▶ _TEXTO EXTRAÍDO_:
===============

Eis algumas características originais do “espaço Betânia” e que poderiam inspirar nossos espaços comunitários e familiares:
- casa de hospitalidade e de escuta, onde todos somos irmãos sentados à mesma mesa, junto ao Mestre, o único Senhor, em quem se centra nossa hospitalidade e nossa escuta;
- lugar de descanso, como foi para Jesus, onde encontra humanidade, calor humano, compreensão, alívio;
- lugar de passagem, onde se recupera forças para viver situações de Páscoa;
- Betânia é lugar de interioridade, onde os processos de humanização são elaborados no mais profundo, onde surge a humanidade nova, atitudes mais humanas e humanizantes; lugar onde pulsa a humanidade com toda sua força e onde circula o sangue-vida;
- Betânia é o lugar de uma mística nova: a mística da amizade com Jesus e que se visibiliza na relação e no acolhimento de cada membro da comunidade. Betânia nos desafia a gerar um novo estilo relacional que seja capaz de evidenciar o Reino aqui e agora.
Marta, Maria e Lázaro revelam solidariedade no momento mais denso e dramático pelo qual Jesus está atravessando (véspera de sua paixão e morte).
Marta e Maria fazem com Jesus o que Ele logo fará com seus discípulos no momento de sua despedida: os servirá à mesa e lavará seus pés.

===============

▶ _MATERIAL FORNECIDO_:
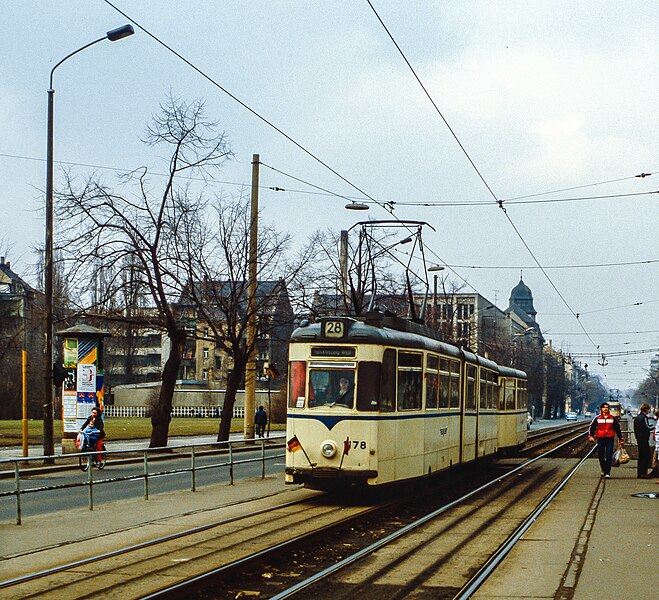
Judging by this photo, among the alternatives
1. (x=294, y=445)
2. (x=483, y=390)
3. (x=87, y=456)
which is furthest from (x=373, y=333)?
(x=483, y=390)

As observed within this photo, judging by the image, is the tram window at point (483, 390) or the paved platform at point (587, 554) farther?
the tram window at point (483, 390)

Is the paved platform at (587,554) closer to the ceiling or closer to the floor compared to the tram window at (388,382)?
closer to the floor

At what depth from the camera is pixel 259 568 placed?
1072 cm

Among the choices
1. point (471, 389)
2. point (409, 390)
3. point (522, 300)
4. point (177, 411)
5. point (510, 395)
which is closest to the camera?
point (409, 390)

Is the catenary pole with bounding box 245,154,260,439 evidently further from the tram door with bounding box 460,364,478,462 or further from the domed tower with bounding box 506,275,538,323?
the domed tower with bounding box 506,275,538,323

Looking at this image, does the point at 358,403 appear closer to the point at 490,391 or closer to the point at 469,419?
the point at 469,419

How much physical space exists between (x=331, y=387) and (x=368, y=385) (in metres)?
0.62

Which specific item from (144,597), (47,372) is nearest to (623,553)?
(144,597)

===============

▶ _EXERCÍCIO A_: Diga se cada afirmação abaixo está de acordo com o texto sobre Betânia e responda sim ou não, citando literalmente as palavras do texto que decidem. (i) Betânia é apresentada como um lugar de descanso para Jesus. (ii) Betânia é descrita como um lugar de passagem onde se perdem as forças. (iii) A solidariedade de Marta, Maria e Lázaro acontece na véspera da paixão e morte de Jesus.
▶ _EXERCÍCIO B_: Imprima o trecho do texto sobre Betânia que vai de "Marta, Maria e" até "lavará seus pés.".
▶ _EXERCÍCIO C_: Segundo o texto sobre Betânia, o que Jesus fará com seus discípulos no momento de sua despedida?

▶ _RESPOSTA A_:
(i) Sim: "lugar de descanso, como foi para Jesus".
(ii) Não: "lugar de passagem, onde se recupera forças para viver situações de Páscoa".
(iii) Sim: "no momento mais denso e dramático pelo qual Jesus está atravessando (véspera de sua paixão e morte)".

▶ _RESPOSTA B_:
Marta, Maria e Lázaro revelam solidariedade no momento mais denso e dramático pelo qual Jesus está atravessando (véspera de sua paixão e morte).
Marta e Maria fazem com Jesus o que Ele logo fará com seus discípulos no momento de sua despedida: os servirá à mesa e lavará seus pés.

▶ _RESPOSTA C_: Ele os servirá à mesa e lavará seus pés.